When she blew through the front door, I knew this was not going to be a short visit. Her whole demeanor was wrong, she seemed slightly disheveled and even her voice was a little off. I excused myself into the other room and began to pray a hedge of protection over the team. I was not sure what this prayer session would bring, but I was almost certain it wouldn’t be serene. 
 
So much of our month has been about “Bringing the Fire.” The focus seems to be on manifestations of God’s power and not on God’s heart or what he is up too. The six of us filed into the room and found seats. Our contact was close by along with one of his close friends.  He instructed us, “She is not well and Satan is attacking her, Pray!”
 
Okay?
 
We began to pray. I had a hunch what was going to happen since I have seen some of this since we arrived in Rwanda. She began to squirm and writher as if she was in severe pain and she began to spit in puddles on the floor.
 
We continued to pray.

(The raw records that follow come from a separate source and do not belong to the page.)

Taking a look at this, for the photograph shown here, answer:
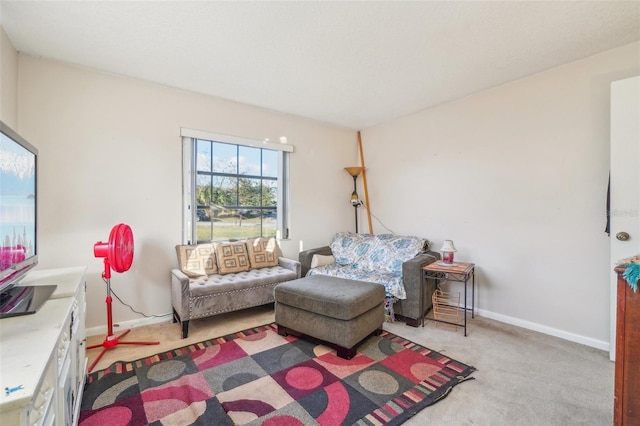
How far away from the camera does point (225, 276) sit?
3113mm

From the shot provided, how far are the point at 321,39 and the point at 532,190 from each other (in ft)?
7.84

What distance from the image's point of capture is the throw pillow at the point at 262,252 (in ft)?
11.3

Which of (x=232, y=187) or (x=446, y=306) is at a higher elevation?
(x=232, y=187)

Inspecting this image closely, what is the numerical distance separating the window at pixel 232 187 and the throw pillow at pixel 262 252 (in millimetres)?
205

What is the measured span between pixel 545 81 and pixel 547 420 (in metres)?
2.75

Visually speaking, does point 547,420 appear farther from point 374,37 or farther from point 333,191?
point 333,191

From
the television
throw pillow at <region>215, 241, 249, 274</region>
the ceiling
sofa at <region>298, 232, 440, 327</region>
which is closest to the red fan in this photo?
the television

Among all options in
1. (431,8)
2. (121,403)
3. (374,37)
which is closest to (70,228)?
(121,403)

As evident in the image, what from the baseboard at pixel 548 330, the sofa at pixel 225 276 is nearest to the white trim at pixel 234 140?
the sofa at pixel 225 276

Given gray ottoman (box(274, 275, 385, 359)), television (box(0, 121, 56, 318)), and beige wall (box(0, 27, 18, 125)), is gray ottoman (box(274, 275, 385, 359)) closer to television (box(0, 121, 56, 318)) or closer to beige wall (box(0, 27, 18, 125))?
television (box(0, 121, 56, 318))

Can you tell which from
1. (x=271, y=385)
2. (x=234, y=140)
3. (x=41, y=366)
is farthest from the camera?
(x=234, y=140)

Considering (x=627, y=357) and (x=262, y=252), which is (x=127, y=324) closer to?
(x=262, y=252)

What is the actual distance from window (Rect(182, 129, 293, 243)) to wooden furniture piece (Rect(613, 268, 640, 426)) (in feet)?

I claimed Ephesians 6- the armor of God. I read Ephesians 4 & 5 out loud. I read some Colossians 3 and Romans 8. I read psalms 91 and psalms 92. I declared truth over her life. We were all either reading scripture out loud or praying fervently. 
 
I admit I was intimidated by the situation. Often when I pray, I pray from a place of defense. I know in my head that we are on the offensive team. That Christ disarmed the powers and authorities of evil; he made a public spectacle of them, triumphing over them by the cross. But I haven’t walked that out until today.
 
I was praying trying to rush through my prayers because in my mind I thought I better claim a protection before Satan gets me too. While I was praying I felt God stop me and say, “Worship me!” “Praise me!” So that is what I did I stopped and just started worshiping. I looked up at God’s face and started to sing to him as if it was just the two of us in the room. A peace fell upon me and I finally got it. Jesus won the battle at Calvary.
 
I was getting so angry because I felt like this was going on and on and Satan was having a field day. I kept encouraging this woman to speak out, to declare that Christ lives inside of her. I couldn’t understand why she wouldn’t. God has the victory, now give him the glory.
 
I would love to tell you that this woman was set free from whatever was oppressing her, but unfortunately I don't think she was.  Four of us discerned something about an inappropriate relationship and her need to “flee” from that. We asked her if she had anything to confess or anything she needed to bring to the light, but she got really defensive and said it was getting late and she left. 
 
Sometimes its hard watching people continuously choose to stay in their bondage. Tthere really is freedom. I think that is the hardest part of life for me seeing people stuck in sin patterns or imprisoned by their demons.